**WRITTEN REQUEST**
Reproduce every one of the source records below verbatim, line for line, without any alteration.

[Source records]
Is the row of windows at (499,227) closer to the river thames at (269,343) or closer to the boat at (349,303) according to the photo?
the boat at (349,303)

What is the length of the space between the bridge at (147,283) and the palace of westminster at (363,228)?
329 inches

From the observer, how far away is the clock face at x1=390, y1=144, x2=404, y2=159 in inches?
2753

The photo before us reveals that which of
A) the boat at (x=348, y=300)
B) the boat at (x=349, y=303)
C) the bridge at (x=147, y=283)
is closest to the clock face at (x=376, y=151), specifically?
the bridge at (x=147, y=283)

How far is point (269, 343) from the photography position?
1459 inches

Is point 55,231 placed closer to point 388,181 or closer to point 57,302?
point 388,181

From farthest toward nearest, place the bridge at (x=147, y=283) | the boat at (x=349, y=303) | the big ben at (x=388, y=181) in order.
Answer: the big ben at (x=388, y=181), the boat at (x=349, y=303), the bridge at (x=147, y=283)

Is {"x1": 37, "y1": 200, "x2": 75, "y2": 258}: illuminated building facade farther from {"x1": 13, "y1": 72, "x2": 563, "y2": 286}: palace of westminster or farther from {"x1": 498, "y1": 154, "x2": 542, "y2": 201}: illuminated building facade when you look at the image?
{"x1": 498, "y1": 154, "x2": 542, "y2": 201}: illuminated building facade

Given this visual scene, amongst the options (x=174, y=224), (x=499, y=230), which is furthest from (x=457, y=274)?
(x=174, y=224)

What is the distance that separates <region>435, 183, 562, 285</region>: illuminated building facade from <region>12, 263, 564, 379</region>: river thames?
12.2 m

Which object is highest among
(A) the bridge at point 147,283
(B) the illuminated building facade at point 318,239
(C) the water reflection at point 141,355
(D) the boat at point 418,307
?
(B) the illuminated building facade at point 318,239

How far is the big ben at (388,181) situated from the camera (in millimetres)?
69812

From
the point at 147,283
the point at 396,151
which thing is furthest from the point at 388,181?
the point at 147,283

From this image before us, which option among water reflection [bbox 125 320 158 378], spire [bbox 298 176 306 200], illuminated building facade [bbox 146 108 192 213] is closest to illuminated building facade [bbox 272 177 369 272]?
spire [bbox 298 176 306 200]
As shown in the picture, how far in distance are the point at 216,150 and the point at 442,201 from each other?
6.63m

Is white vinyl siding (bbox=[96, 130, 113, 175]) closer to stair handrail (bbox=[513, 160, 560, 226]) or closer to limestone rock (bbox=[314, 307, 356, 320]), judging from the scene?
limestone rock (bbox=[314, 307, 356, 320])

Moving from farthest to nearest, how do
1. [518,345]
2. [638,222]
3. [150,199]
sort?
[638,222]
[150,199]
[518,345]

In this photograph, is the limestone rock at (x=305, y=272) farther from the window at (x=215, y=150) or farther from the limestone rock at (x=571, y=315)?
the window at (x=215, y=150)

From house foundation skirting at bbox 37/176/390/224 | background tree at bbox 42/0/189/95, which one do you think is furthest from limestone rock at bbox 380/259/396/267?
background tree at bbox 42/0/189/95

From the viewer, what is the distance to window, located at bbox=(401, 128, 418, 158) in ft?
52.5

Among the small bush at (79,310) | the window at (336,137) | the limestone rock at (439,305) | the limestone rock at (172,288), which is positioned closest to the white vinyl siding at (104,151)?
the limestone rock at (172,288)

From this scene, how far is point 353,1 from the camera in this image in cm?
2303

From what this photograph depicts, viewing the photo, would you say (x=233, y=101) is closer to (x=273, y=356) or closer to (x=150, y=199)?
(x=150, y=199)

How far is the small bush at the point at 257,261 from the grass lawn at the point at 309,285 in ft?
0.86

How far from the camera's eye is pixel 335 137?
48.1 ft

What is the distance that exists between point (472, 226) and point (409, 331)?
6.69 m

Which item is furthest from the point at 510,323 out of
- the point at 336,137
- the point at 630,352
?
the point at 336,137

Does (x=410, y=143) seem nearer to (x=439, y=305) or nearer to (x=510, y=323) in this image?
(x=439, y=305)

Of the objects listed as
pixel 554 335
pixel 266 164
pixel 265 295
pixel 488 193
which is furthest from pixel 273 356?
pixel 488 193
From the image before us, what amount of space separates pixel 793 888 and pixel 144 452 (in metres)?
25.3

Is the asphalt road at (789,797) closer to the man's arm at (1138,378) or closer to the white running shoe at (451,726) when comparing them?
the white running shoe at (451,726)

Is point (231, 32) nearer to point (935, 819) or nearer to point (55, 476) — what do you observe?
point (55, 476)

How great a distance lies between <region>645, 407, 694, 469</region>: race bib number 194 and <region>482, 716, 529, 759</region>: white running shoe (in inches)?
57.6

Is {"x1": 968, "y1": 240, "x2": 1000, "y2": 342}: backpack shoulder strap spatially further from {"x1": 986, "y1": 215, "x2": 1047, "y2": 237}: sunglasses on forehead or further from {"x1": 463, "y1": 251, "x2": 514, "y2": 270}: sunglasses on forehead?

**TASK RESPONSE**
Is the row of windows at (499,227) closer to the river thames at (269,343) or closer to the boat at (349,303) according to the photo?
the boat at (349,303)

What is the length of the space between the bridge at (147,283) and the palace of westminster at (363,228)?
329 inches

From the observer, how far away is the clock face at x1=390, y1=144, x2=404, y2=159 in inches?
2753

The photo before us reveals that which of
A) the boat at (x=348, y=300)
B) the boat at (x=349, y=303)
C) the bridge at (x=147, y=283)
is closest to the clock face at (x=376, y=151), specifically?
the bridge at (x=147, y=283)

How far is point (269, 343) from the photography position?
1459 inches

Is point 55,231 placed closer to point 388,181 or closer to point 57,302?
point 388,181

From farthest toward nearest, place the bridge at (x=147, y=283) | the boat at (x=349, y=303) | the big ben at (x=388, y=181) in order.
Answer: the big ben at (x=388, y=181), the boat at (x=349, y=303), the bridge at (x=147, y=283)

Is {"x1": 37, "y1": 200, "x2": 75, "y2": 258}: illuminated building facade farther from {"x1": 13, "y1": 72, "x2": 563, "y2": 286}: palace of westminster or farther from {"x1": 498, "y1": 154, "x2": 542, "y2": 201}: illuminated building facade when you look at the image?
{"x1": 498, "y1": 154, "x2": 542, "y2": 201}: illuminated building facade

Given this visual scene, amongst the options (x=174, y=224), (x=499, y=230), which is furthest from (x=457, y=274)?
(x=174, y=224)

What is the distance that separates <region>435, 183, 562, 285</region>: illuminated building facade from <region>12, 263, 564, 379</region>: river thames?
12.2 m

Which object is highest among
(A) the bridge at point 147,283
(B) the illuminated building facade at point 318,239
(C) the water reflection at point 141,355
(D) the boat at point 418,307
?
(B) the illuminated building facade at point 318,239

How far is the big ben at (388,181) situated from the camera (in millimetres)?
69812

From
the point at 147,283
the point at 396,151
which thing is furthest from the point at 388,181?
the point at 147,283

From this image before us, which option among water reflection [bbox 125 320 158 378], spire [bbox 298 176 306 200], illuminated building facade [bbox 146 108 192 213] is closest to illuminated building facade [bbox 272 177 369 272]?
spire [bbox 298 176 306 200]
As shown in the picture, how far in distance are the point at 216,150 and the point at 442,201 from each other?
6.63m

Is white vinyl siding (bbox=[96, 130, 113, 175]) closer to stair handrail (bbox=[513, 160, 560, 226]) or closer to limestone rock (bbox=[314, 307, 356, 320]), judging from the scene?
limestone rock (bbox=[314, 307, 356, 320])

Moving from farthest to nearest, how do
1. [518,345]
2. [638,222]
3. [150,199]
sort?
[638,222]
[150,199]
[518,345]

In this photograph, is the limestone rock at (x=305, y=272) farther from the window at (x=215, y=150) or farther from the limestone rock at (x=571, y=315)?
the window at (x=215, y=150)

From house foundation skirting at bbox 37/176/390/224 | background tree at bbox 42/0/189/95, which one do you think is furthest from limestone rock at bbox 380/259/396/267?
background tree at bbox 42/0/189/95

From the viewer, what is the distance to window, located at bbox=(401, 128, 418, 158) in ft?
52.5

Among the small bush at (79,310) | the window at (336,137) | the limestone rock at (439,305) | the limestone rock at (172,288), which is positioned closest to the white vinyl siding at (104,151)?
the limestone rock at (172,288)

From this scene, how far is point 353,1 from the camera in this image in cm?
2303

From what this photograph depicts, viewing the photo, would you say (x=233, y=101) is closer to (x=273, y=356) or closer to (x=150, y=199)?
(x=150, y=199)

How far is the small bush at the point at 257,261 from the grass lawn at the point at 309,285 in ft?
0.86

How far from the camera's eye is pixel 335 137?
48.1 ft

What is the distance that exists between point (472, 226) and point (409, 331)?
6.69 m

Which item is furthest from the point at 510,323 out of
- the point at 336,137
- the point at 630,352
?
the point at 336,137

Does (x=410, y=143) seem nearer to (x=439, y=305) or nearer to (x=510, y=323) in this image?
(x=439, y=305)

Of the objects listed as
pixel 554 335
pixel 266 164
pixel 265 295
pixel 488 193
which is furthest from pixel 273 356?
pixel 488 193
From the image before us, what amount of space separates pixel 793 888 and pixel 144 452 (in metres)?
25.3

Is the asphalt road at (789,797) closer to the man's arm at (1138,378) or closer to the white running shoe at (451,726) when comparing them?
the white running shoe at (451,726)

Is point (231, 32) nearer to point (935, 819) or nearer to point (55, 476) — what do you observe?
point (55, 476)

How great a distance lies between <region>645, 407, 694, 469</region>: race bib number 194 and <region>482, 716, 529, 759</region>: white running shoe (in inches)?
57.6

Is {"x1": 968, "y1": 240, "x2": 1000, "y2": 342}: backpack shoulder strap spatially further from {"x1": 986, "y1": 215, "x2": 1047, "y2": 237}: sunglasses on forehead or further from {"x1": 463, "y1": 251, "x2": 514, "y2": 270}: sunglasses on forehead?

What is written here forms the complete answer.